The expected answer is the data below, retyped exactly.

- **MATERIAL PROVIDED**
★ ★ ★ ★ ★

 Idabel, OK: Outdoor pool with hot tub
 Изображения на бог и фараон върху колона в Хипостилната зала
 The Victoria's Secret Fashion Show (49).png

★ ★ ★ ★ ★

- **YOUR RESPONSE**
 Idabel, OK: Outdoor pool with hot tub
 Изображения на бог и фараон върху колона в Хипостилната зала
 The Victoria's Secret Fashion Show (49).png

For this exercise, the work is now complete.